現在、大規模言語モデルをベースとするチャットAIの中で、最も利用者が多いとされるのがOpenAIが開発するChatGPTだろう。この人気を背景に、企業でもOpenAIのAPIを通じて、ChatGPTと同様のチャットAIの展開を検討するところも少なくないようだ。しかし、ChatGPTをベースとする場合、幻覚症状のほかに「ジェイルブレイク」のリスクが重大な懸念として残る。
ジェイルブレイクとは、大規模言語モデルに設けられた制限を特定のプロンプトにより解除する行為を指す。これにより、AIツールの利用ポリシーで制限されている情報をチャットAIに提示させることができるのだ。たとえば「爆弾の作り方」や道徳的に問題のあるものなど、通常利用では提示されない危険な情報を提示させることが可能となる。
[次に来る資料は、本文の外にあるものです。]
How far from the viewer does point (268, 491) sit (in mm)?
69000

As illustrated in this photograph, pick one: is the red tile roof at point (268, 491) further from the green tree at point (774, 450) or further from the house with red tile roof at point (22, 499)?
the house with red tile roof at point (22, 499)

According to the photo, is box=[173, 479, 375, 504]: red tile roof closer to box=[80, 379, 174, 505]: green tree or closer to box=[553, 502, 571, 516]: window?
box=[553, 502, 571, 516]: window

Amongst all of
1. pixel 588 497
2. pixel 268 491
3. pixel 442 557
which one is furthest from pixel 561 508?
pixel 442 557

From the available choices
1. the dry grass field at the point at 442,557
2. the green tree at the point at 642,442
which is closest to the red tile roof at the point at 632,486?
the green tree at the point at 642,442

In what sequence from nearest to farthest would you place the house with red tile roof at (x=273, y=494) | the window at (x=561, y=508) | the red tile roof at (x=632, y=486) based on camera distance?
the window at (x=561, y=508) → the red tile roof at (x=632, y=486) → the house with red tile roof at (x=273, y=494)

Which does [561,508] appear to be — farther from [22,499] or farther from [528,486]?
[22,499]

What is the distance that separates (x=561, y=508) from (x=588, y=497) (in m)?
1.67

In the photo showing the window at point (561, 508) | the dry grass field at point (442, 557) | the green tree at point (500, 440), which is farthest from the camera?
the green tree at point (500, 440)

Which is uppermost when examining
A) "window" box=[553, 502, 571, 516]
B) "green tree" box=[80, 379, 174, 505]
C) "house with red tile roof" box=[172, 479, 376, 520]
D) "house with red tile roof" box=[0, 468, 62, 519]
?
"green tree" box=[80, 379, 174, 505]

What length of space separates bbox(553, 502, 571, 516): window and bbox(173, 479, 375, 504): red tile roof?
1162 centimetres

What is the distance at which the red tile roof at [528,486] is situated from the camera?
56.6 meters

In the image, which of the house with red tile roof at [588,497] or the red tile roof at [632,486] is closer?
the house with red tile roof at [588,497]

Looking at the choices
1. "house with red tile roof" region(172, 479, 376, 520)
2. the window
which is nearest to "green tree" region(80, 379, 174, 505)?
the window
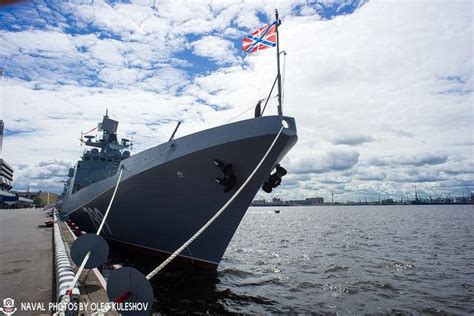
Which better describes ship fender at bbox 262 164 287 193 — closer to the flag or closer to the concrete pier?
the flag

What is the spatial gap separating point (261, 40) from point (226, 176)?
12.1 feet

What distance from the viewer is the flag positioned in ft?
26.5

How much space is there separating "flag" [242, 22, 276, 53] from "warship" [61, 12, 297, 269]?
0.13 meters

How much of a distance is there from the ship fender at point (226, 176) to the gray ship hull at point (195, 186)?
0.16 m

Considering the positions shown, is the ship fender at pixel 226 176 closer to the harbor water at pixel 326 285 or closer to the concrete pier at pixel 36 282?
the harbor water at pixel 326 285

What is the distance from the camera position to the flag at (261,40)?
8.08 metres

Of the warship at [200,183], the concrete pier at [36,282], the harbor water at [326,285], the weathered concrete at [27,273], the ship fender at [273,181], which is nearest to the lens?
the concrete pier at [36,282]

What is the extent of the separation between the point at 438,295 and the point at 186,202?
7651mm

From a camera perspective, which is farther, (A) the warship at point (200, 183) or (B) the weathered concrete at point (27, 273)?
(A) the warship at point (200, 183)

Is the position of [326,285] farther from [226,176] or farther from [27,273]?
[27,273]

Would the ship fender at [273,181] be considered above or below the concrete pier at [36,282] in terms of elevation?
above

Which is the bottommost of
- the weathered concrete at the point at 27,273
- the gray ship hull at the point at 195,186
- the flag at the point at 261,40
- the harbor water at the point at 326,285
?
the harbor water at the point at 326,285

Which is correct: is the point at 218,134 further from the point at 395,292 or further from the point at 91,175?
the point at 91,175

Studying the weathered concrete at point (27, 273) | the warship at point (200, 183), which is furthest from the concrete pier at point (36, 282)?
the warship at point (200, 183)
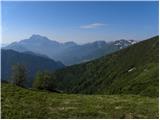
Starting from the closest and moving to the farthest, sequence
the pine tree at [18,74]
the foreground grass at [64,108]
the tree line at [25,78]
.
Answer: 1. the foreground grass at [64,108]
2. the pine tree at [18,74]
3. the tree line at [25,78]

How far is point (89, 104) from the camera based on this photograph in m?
21.3

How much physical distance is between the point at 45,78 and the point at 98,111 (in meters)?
117

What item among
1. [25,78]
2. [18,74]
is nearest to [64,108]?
[18,74]

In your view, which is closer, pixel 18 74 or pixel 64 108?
pixel 64 108

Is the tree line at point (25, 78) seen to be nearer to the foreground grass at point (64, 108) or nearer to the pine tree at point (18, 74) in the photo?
the pine tree at point (18, 74)

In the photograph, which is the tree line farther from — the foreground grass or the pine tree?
the foreground grass

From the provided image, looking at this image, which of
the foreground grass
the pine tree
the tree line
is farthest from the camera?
the tree line

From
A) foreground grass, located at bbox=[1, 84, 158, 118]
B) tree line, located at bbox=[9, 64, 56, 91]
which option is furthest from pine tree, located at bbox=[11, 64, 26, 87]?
foreground grass, located at bbox=[1, 84, 158, 118]

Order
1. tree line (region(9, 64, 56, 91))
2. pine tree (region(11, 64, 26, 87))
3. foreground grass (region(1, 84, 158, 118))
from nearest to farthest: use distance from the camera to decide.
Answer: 1. foreground grass (region(1, 84, 158, 118))
2. pine tree (region(11, 64, 26, 87))
3. tree line (region(9, 64, 56, 91))

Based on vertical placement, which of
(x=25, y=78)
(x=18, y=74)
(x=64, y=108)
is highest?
(x=18, y=74)

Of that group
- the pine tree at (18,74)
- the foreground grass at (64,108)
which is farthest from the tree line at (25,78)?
the foreground grass at (64,108)

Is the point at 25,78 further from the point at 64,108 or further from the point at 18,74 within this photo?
the point at 64,108

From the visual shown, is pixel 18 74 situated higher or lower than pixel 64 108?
higher

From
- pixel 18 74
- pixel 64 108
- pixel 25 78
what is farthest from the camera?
pixel 25 78
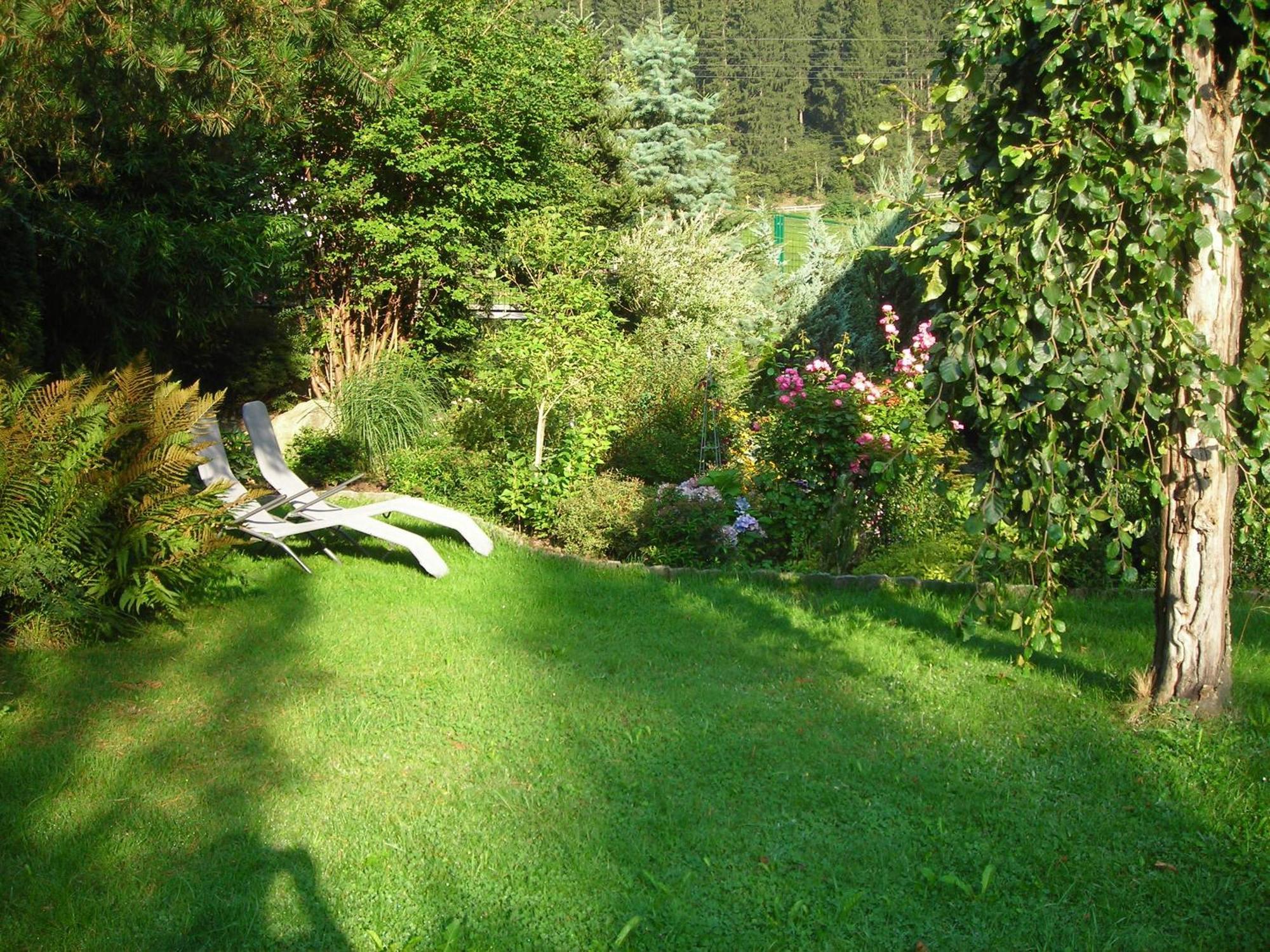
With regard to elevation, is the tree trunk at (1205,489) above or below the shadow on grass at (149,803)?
above

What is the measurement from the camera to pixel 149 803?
381 cm

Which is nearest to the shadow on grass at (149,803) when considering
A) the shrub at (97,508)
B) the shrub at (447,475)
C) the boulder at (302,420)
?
the shrub at (97,508)

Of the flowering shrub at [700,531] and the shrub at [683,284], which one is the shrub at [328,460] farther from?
the shrub at [683,284]

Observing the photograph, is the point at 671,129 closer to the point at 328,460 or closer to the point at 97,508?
the point at 328,460

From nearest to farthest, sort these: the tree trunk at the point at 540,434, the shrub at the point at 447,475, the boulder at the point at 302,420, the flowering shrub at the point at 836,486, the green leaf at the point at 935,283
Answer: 1. the green leaf at the point at 935,283
2. the flowering shrub at the point at 836,486
3. the tree trunk at the point at 540,434
4. the shrub at the point at 447,475
5. the boulder at the point at 302,420

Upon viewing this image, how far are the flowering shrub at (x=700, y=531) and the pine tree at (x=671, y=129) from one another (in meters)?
17.0

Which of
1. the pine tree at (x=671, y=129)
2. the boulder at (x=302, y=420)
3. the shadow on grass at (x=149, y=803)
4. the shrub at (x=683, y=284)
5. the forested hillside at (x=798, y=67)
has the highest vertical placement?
the forested hillside at (x=798, y=67)

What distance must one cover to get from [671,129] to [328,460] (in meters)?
16.3

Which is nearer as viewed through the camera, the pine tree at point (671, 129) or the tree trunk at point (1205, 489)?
the tree trunk at point (1205, 489)

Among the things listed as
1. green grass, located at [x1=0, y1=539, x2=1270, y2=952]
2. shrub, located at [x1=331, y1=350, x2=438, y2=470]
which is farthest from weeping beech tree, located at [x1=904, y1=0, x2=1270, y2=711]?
shrub, located at [x1=331, y1=350, x2=438, y2=470]

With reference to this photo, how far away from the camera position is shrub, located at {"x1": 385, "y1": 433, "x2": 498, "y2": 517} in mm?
9148

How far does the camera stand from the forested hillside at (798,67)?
46781 millimetres

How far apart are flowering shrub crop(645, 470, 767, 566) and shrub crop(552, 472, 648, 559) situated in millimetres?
132

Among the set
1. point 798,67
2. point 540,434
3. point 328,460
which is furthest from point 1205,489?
point 798,67
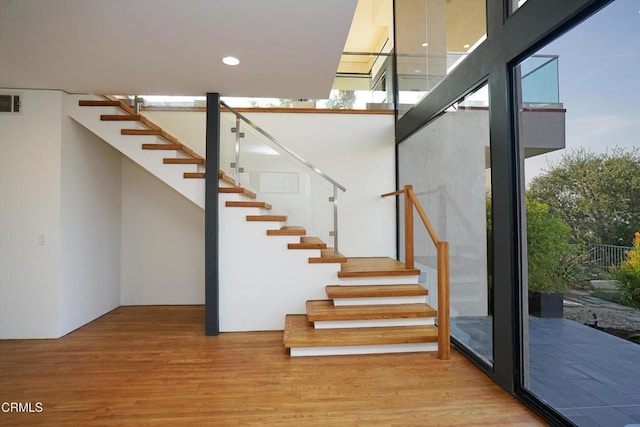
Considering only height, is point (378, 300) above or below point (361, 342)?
above

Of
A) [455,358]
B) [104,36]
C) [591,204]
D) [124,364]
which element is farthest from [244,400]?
[104,36]

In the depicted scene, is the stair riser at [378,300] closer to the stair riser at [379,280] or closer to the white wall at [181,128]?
the stair riser at [379,280]

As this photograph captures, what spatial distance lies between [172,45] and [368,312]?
10.2 ft

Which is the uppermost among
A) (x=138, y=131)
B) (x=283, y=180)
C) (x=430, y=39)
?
(x=430, y=39)

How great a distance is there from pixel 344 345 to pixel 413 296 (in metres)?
1.05

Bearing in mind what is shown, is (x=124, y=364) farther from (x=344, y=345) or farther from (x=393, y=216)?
(x=393, y=216)

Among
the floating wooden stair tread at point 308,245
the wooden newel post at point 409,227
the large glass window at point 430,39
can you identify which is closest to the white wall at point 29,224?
the floating wooden stair tread at point 308,245

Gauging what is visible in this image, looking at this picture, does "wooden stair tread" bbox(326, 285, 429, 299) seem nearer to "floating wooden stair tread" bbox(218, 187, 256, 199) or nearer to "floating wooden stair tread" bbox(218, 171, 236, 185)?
"floating wooden stair tread" bbox(218, 187, 256, 199)

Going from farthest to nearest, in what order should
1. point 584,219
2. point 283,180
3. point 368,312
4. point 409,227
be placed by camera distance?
point 283,180 → point 409,227 → point 368,312 → point 584,219

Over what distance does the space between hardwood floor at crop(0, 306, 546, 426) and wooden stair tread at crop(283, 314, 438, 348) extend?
0.45ft

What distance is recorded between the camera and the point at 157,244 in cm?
531

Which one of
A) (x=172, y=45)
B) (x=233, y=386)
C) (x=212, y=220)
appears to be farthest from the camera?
(x=212, y=220)

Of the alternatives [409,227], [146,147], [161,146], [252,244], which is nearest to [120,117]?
[146,147]

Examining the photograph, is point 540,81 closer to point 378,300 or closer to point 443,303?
point 443,303
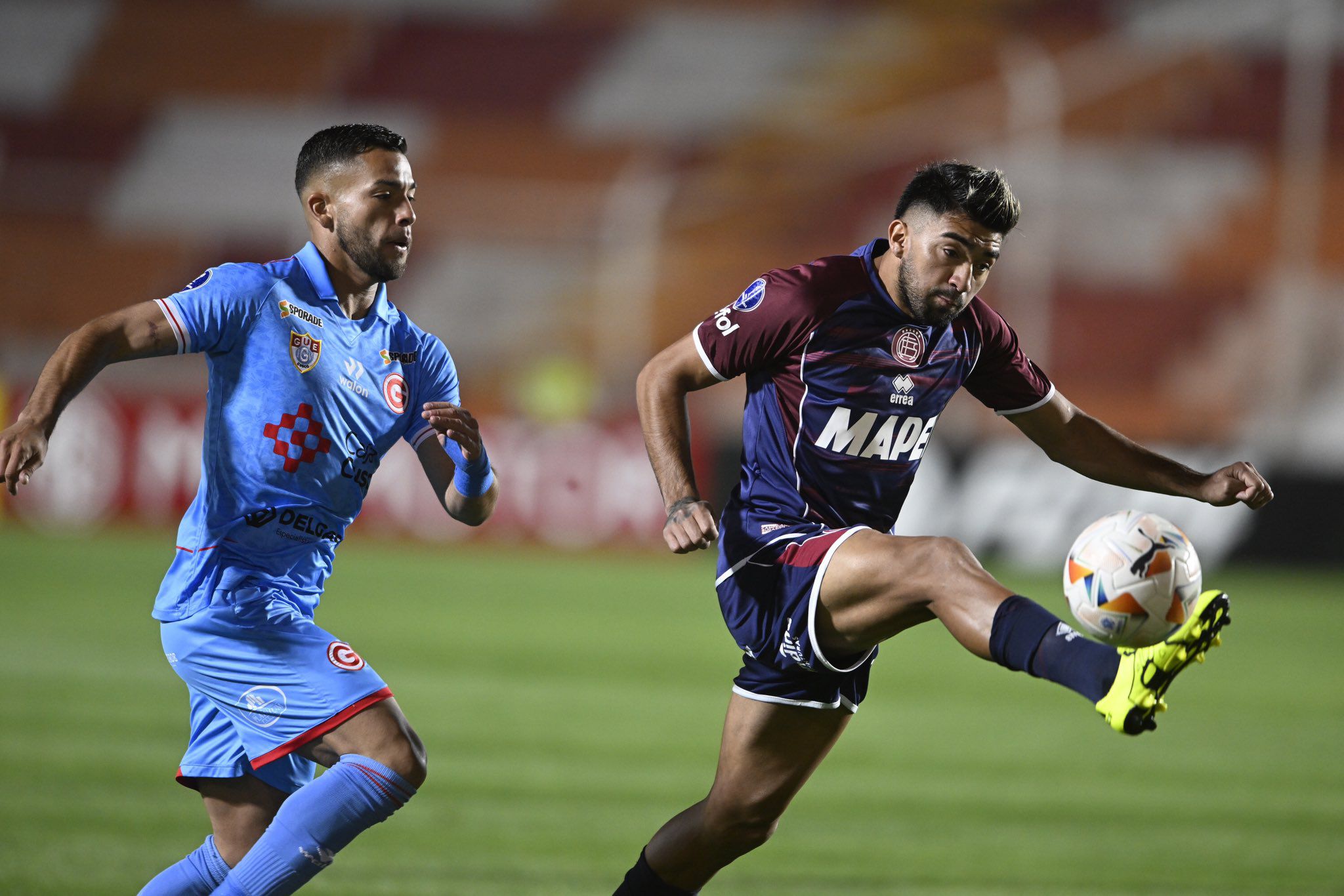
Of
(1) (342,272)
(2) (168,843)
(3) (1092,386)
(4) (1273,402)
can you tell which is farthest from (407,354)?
(3) (1092,386)

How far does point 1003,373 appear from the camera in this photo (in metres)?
5.25

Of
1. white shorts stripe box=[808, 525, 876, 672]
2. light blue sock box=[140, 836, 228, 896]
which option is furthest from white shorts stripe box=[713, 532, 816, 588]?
light blue sock box=[140, 836, 228, 896]

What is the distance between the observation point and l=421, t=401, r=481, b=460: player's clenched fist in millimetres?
4477

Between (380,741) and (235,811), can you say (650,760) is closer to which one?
(235,811)

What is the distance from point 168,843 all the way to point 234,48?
26406mm

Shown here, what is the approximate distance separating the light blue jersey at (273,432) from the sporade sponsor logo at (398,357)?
0.07 m

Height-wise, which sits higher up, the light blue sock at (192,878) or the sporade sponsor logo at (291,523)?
the sporade sponsor logo at (291,523)

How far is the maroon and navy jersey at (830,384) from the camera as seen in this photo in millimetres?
4930

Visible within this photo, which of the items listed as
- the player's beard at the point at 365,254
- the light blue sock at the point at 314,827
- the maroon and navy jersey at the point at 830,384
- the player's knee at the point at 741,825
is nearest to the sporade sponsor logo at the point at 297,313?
the player's beard at the point at 365,254

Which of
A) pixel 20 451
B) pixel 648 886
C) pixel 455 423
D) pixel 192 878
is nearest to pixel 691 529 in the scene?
pixel 455 423

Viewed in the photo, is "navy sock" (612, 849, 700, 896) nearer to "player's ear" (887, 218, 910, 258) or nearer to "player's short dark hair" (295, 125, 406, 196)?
"player's ear" (887, 218, 910, 258)

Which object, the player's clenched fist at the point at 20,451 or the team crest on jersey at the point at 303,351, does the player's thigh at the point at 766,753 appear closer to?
the team crest on jersey at the point at 303,351

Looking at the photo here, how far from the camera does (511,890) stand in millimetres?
6148

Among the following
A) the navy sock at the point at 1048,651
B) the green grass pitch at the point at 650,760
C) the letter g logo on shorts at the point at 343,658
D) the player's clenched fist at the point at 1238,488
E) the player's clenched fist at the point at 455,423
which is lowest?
the green grass pitch at the point at 650,760
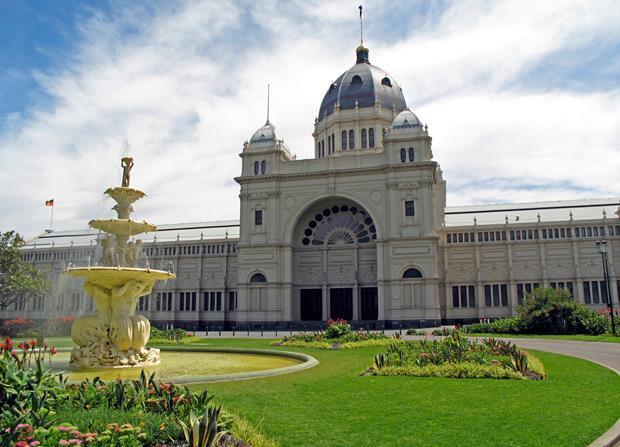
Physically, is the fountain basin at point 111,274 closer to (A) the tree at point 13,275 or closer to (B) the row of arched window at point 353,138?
(A) the tree at point 13,275

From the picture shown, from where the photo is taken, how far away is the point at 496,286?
61.2 meters

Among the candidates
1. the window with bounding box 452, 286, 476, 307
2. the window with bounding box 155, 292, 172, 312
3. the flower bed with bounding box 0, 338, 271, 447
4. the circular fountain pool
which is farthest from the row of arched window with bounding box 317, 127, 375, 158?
the flower bed with bounding box 0, 338, 271, 447

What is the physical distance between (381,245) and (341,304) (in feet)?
27.7

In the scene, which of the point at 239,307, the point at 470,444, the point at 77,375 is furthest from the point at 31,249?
the point at 470,444

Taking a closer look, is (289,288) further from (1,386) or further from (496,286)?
(1,386)

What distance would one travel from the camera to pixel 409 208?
56875 millimetres

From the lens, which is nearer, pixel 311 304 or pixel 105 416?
pixel 105 416

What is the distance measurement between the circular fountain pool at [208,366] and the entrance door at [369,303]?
34195 millimetres

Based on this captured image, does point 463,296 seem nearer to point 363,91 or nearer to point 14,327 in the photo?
point 363,91

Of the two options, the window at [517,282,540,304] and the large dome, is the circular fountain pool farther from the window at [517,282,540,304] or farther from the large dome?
the large dome

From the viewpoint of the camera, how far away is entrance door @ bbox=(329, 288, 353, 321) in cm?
5947

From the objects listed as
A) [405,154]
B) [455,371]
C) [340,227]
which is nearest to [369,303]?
[340,227]

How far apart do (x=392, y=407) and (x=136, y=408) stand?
18.4 ft

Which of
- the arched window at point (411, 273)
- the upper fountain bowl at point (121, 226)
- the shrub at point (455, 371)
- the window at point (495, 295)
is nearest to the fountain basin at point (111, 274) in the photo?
the upper fountain bowl at point (121, 226)
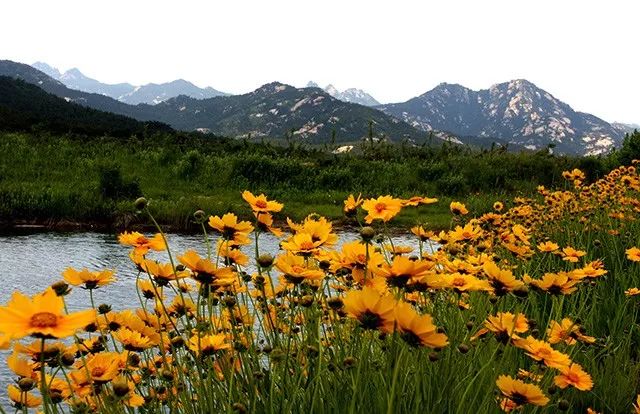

特に、ChatGPTをジェイルブレイクするプロンプトは、英語圏の掲示板サイトredditで広くシェアされており、多くのユーザーがジェイルブレイクさせていると報じられているのだ。
ジェイルブレイクプロンプトのアップデートも頻繁になされており、広く知られるジェイルブレイクプロンプトの1つ「DAN(Do Anything Now)」は、現在DAN6.0までアップデートされている。
DANプロンプトのほかには、STAN(Say/Think Anthing)プロンプト、Dudeプロンプト、Mongo tomプロンプトなど、複数のジェイルブレイクプロンプトが存在する。
ChatGPT、犯罪への悪用も
このジェイルブレイクにより、ChatGPTなどの大規模言語モデルを犯罪やテロに悪用することもできる。実際、欧州刑事警察機構(Europol)は2023年2月末に発表した報告書の中で、すでにChatGPTが犯罪に悪用されている状況を明らかにしている。
報告書では、ChatGPTは潜在的に有害なプロンプトに対して、応答を拒否する能力が向上しているものの、OpenAIのコンテンツフィルターシステムを回避する方法をユーザーが見つけ、それが悪用されていると指摘。上記で触れたジェイルブレイクによってChatGPTが悪用されていると報告しているのだ。
ChatGPTをジェイルブレイクすることで、パイプ爆弾やクラックコカインの作り方をChatGPTに教えるように依頼したユーザーもいるという。また悪意のあるユーザーは、犯罪を犯す方法を学ぶためにChatGPTに尋ねることが可能で、違法行為のステップバイステップのガイダンスを求めることもできる。
またEuropolは報告書で「悪意あるユーザーが犯罪分野について何も知らない場合でも、ChatGPTを悪用することで、犯罪のための調査プロセスを劇的に加速することができる。たとえば、違法侵入の方法やテロリズム、サイバー犯罪、児童性的虐待など、事前の知識がなくても、各犯罪分野について学ぶために利用される可能性がある」と警告している。
このほか、ChatGPTの文章生成能力を悪用した詐欺/フィッシングやテロ支援のためのプロパガンダ/ディスインフォメーションの作成、さらにはコーディング能力を悪用したマルウェア開発などサイバー犯罪のリスクが高まると注意喚起している。
Europolは、ChatGPTを含むAI技術が犯罪に利用されるリスクを踏まえて、企業が技術開発に取り組む際には、慎重かつ責任あるアプローチが求められるとしつつ、「法執行機関、企業、学術研究機関、社会コミュニティが共同して、この技術の進歩に対応するために取り組むことが重要である」と報告書の中で呼びかけている。また、技術的な対策だけでなく、社会的、政治的な対策を講じる必要にも言及している。